> **引用文**:
»»
雑草対策のお困りだったマンション専用庭を、山間の雰囲気漂うナチュラルガーデンへリフォームした施工例です。
自然を大いに感じられるナチュラルガーデンを基本デザインとしながら、サイクルスペースや家庭菜園も兼ね備えた楽しい庭を考えてみました。
施工前の専用庭
施工前のお庭には大きく成長した2本の樹木があり、この2本だけでほぼお庭を占拠してしまっている状況でした。
地面は生育力の強い雑草に覆われており、所々に傾斜も付いておりました為に歩きにくいお庭となっておりました。
今回は雑草対策を重要な要素としながら、木々に囲まれる自然な庭を作っていきます。
専用庭に誕生したナチュラルガーデンの全景
リビング付近より眺める、リフォームされたナチュラルガーデンの様子です。
立ち木(高木)につきましてはジューンベリーやアオダモ、イロハモミジでシンプルにまとめ、お庭の両端と中心に据えて骨格としております。
また、冬でも庭に緑が添えられる様、スクリーンとなる壁際や隣家側にはオリーブやヤマモモ、ソヨゴ等の常緑樹をレイアウトしています。
庭木選びは成長後の姿はもちろん、お庭の環境にも留意する事が大切です。
特に落葉樹(雑木)を主体としたナチュラルガーデンは、むしろ陽の当たり過ぎに注意した設計が重要となります。
樹木が持つ自然風の雰囲気だけで種類を選んでしまいますと、後々の生育不良や維持が難しくなるケースが多く見られます。
木々に抱かれる自然な庭通路と低いウッドフェンス
左写真:共用駐輪場へと繋がるお庭の出入り口は木々の向こうに自然に続く様な風景にしております。
明確な通路やアプローチを作る事なく、木々の間が自然に通路として目に写る雰囲気作りが大切です。
««
> **提供された行**:
»»
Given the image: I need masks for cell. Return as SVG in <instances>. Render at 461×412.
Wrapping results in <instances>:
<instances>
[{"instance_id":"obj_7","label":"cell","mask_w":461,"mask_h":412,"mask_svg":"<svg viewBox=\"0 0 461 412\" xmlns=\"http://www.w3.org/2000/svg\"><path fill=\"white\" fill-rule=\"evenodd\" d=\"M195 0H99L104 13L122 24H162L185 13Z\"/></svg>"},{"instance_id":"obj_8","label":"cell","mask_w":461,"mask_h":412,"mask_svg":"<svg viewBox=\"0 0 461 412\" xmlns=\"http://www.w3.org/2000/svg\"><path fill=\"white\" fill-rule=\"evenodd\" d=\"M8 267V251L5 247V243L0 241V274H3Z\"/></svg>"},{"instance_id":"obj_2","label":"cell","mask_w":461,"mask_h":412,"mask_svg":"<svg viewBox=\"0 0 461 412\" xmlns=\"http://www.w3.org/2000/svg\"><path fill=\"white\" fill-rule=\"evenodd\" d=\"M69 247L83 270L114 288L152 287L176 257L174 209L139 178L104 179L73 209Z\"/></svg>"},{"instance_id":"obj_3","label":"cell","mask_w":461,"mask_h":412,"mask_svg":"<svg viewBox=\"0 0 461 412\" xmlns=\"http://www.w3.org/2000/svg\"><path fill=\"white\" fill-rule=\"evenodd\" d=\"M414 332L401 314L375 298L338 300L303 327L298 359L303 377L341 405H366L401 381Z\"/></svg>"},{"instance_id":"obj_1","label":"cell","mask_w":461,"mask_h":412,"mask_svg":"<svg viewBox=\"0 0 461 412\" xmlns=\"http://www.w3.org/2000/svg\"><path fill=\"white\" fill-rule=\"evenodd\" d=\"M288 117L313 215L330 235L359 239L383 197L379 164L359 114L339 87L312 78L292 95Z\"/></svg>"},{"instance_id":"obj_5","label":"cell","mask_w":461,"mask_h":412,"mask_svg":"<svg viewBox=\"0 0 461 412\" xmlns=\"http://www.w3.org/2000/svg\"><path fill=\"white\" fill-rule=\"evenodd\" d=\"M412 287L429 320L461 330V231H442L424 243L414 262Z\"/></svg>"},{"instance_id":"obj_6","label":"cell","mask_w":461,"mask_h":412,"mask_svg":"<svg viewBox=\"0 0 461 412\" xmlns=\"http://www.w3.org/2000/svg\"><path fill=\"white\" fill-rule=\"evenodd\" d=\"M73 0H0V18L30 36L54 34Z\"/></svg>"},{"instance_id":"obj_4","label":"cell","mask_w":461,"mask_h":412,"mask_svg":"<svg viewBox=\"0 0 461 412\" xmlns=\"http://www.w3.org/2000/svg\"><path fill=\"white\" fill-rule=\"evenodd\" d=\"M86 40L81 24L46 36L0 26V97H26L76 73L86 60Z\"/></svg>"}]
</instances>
««
> **課題**: 引用文のうち、「自然を大いに感じられるナチュ」を含む語句で始まり「に据えて骨格としております。」で終わる部分を、一字も変えずにそのまま書き写してください。 上に示した行は使用しません。

> **解答**:
自然を大いに感じられるナチュラルガーデンを基本デザインとしながら、サイクルスペースや家庭菜園も兼ね備えた楽しい庭を考えてみました。
施工前の専用庭
施工前のお庭には大きく成長した2本の樹木があり、この2本だけでほぼお庭を占拠してしまっている状況でした。
地面は生育力の強い雑草に覆われており、所々に傾斜も付いておりました為に歩きにくいお庭となっておりました。
今回は雑草対策を重要な要素としながら、木々に囲まれる自然な庭を作っていきます。
専用庭に誕生したナチュラルガーデンの全景
リビング付近より眺める、リフォームされたナチュラルガーデンの様子です。
立ち木(高木)につきましてはジューンベリーやアオダモ、イロハモミジでシンプルにまとめ、お庭の両端と中心に据えて骨格としております。